Cuánto mal ha causado en nuestra historia el divorcio entre fe y costumbres, entre teoría y práctica. Son muchos los documentos de la Iglesia que nos recuerdan y nos reprochan que una de las causas del ateísmo de mucha gente o de su alejamiento del influjo del evangelio se debe a que muchos de nosotros, los que nos profesamos cristianos, en lugar de reflejar a Dios con nuestro comportamiento lo ocultamos y lo deformamos. Ese mismo divorcio entre fe y vida, también lo practican aquellos que han reducido su religión a algo individualista e intimista, diciendo públicamente y a veces hasta con burla, que “no van”, y a escondidas o como en clandestinidad buscan a Dios y piden los auxilios y servicios de su Iglesia. El ideal cristiano no está ni en el hijo que dice “sí” y no va a trabajar, ni en el que dice “no” y va. El ideal es el hijo que dice “sí”, y va a la viña para cumplir la voluntad del Padre.

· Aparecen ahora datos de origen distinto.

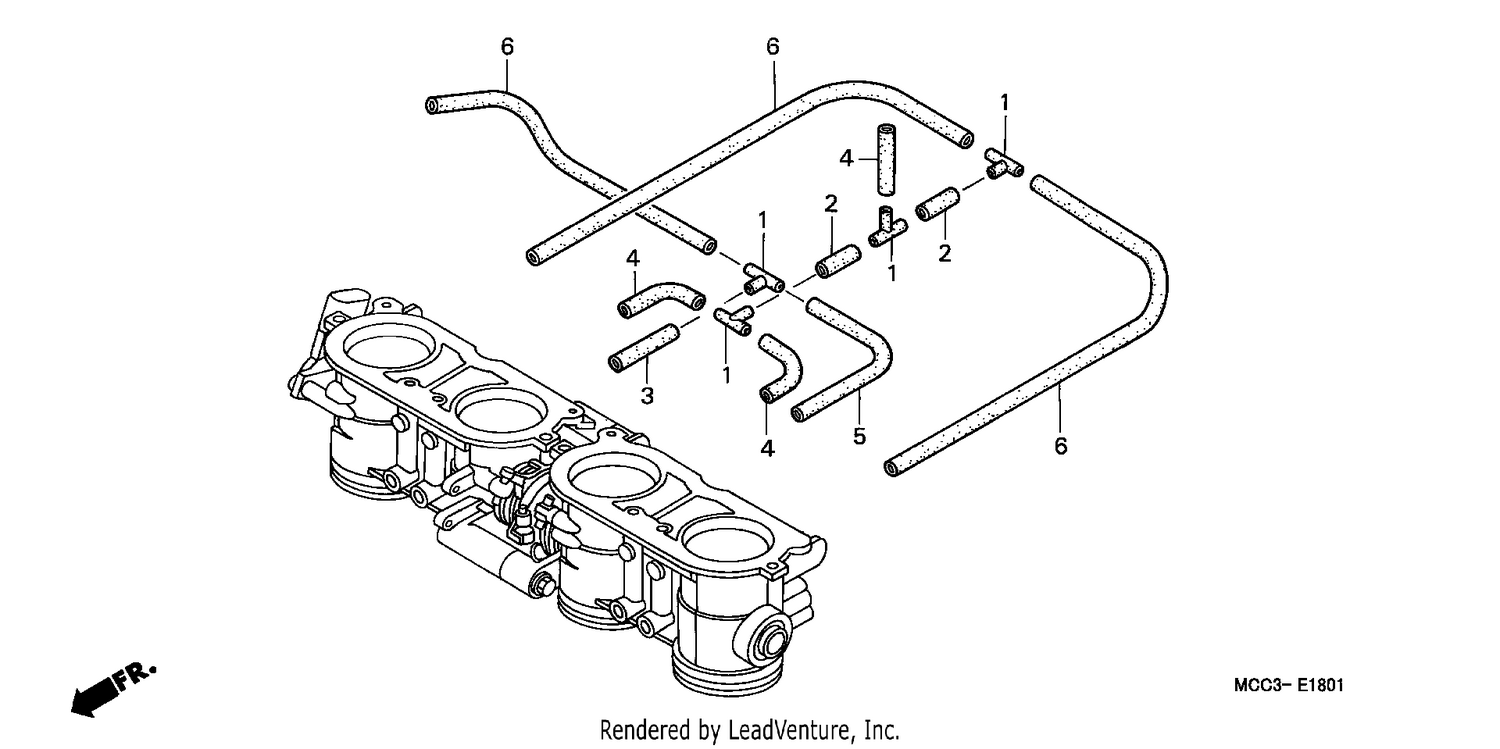 6
6
1
4
2
2
1
1
4
1
3
4
5
6
FR.
MCC3- E1801
Rendered by LeadVenture, Inc.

Dejémonos interpelar por la Palabra de Cristo para asumir nuestra propia responsabilidad y dejar de echar la culpa a los demás. Es cierto que el medio ambiente, la herencia que hemos recibido, las presiones sociales y muchas realidades nos pueden condicionar, pero recordemos que somos seres libres y que ningún fatalismo nos debe atar. Si nuestra vida pecadora o nuestra fe hipócrita, sin obras de justicia, nos tiene alejados del Reino de Dios, el Señor está esperando nuestro regreso. Si “el qué dirán” o los prejuicios sociales nos han atado a una “fe vergonzante» ya es hora de que vivamos nuestra libertad religiosa, porque la libertad religiosa depende más de nuestra actitud interior que de las leyes externas. Acerquémonos a Cristo modelo y prototipo del hombre libre y aprendamos de Él la verdadera libertad ante la ley, las tradiciones, las instituciones y ante las multitudes, porque: “El sábado se hizo para el hombre y no el hombre para el sábado».